Seriously, damn near half of that is just the same lines repeated over and over again.
-
@Salamander said:
Ben L.: Master of pointless information.
Seriously, damn near half of that is just the same lines repeated over and over again.
Fine, since you're obviously incapable of reading information and discarding the parts you deem unimportant, here's a slimmed-down version:SHARED User time (seconds): 3387.62 System time (seconds): 24.01 STATIC User time (seconds): 2107.56 System time (seconds): 17.13 SHARED User time (seconds): 3669.83 System time (seconds): 27.48 STATIC User time (seconds): 2307.04 System time (seconds): 22.42 SHARED User time (seconds): 3890.41 System time (seconds): 31.58 STATIC User time (seconds): 2488.11 System time (seconds): 25.71 SHARED User time (seconds): 4139.62 System time (seconds): 34.59 STATIC User time (seconds): 2571.57 System time (seconds): 29.90
-
A pretty dramatic difference. Also, if I'm following correctly, both binaries were compiled from Go? So I guess it's a myth then that Go produces only statically linked binaries.
-
And if you can't read:
-
@joe.edwards said:
A pretty dramatic difference. Also, if I'm following correctly, both binaries were compiled from Go? So I guess it's a myth then that Go produces only statically linked binaries.

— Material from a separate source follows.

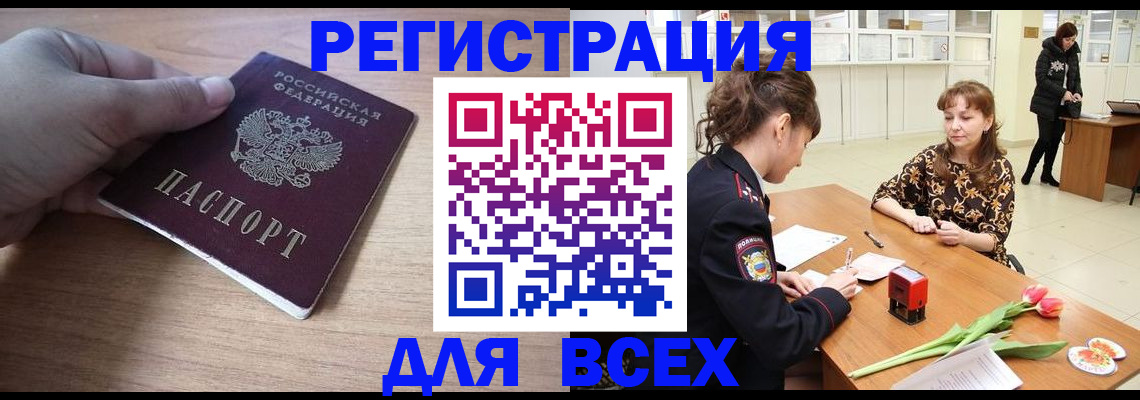 прописка штамп в Лобне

There's a compiler called gccgo, which I used for the shared one.
-
@Ben L. said:
Fine, since you're obviously incapable of reading information and discarding the parts you deem unimportant...
Some of us have jobs that we're trying to avoid doing. We don't want to spend time sifting through your console output.

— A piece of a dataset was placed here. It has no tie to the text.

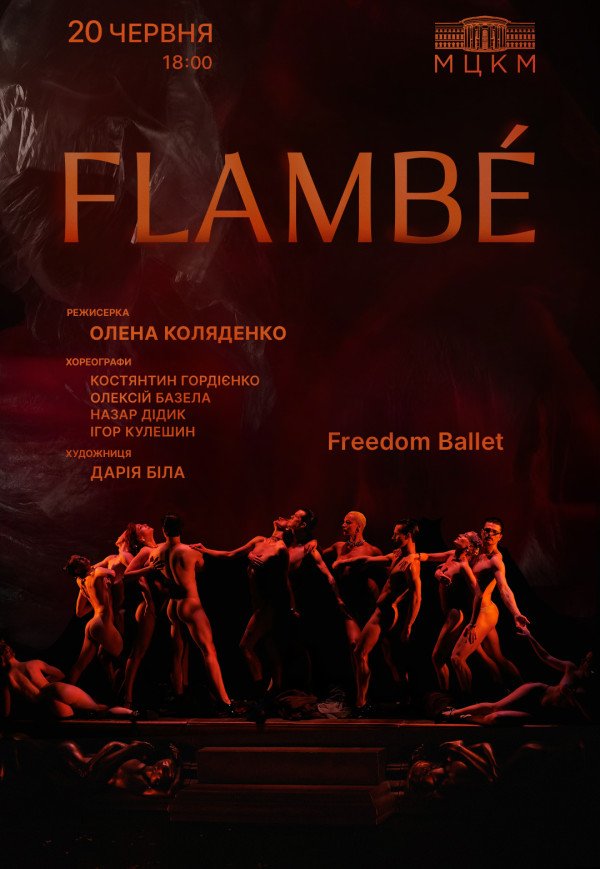 Freedom Ballet. Танцювальна вистава "Flambé". Прем'єра!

As for your results.. is this some Go program? I thought Go didn't support dynamic linking..
-
@Ben L. said:
@joe.edwards said:
A pretty dramatic difference. Also, if I'm following correctly, both binaries were compiled from Go? So I guess it's a myth then that Go produces only statically linked binaries.
There's a compiler called gccgo, which I used for the shared one.But then you're testing something significantly different than static vs. dynamic linking. (How do you people not understand how to do a simple experiment??) You're testing a completely different compiler for a language that supposedly doesn't support anything but static linking (so who knows what weird hoops the dynamic-linking compiler is jumping through?)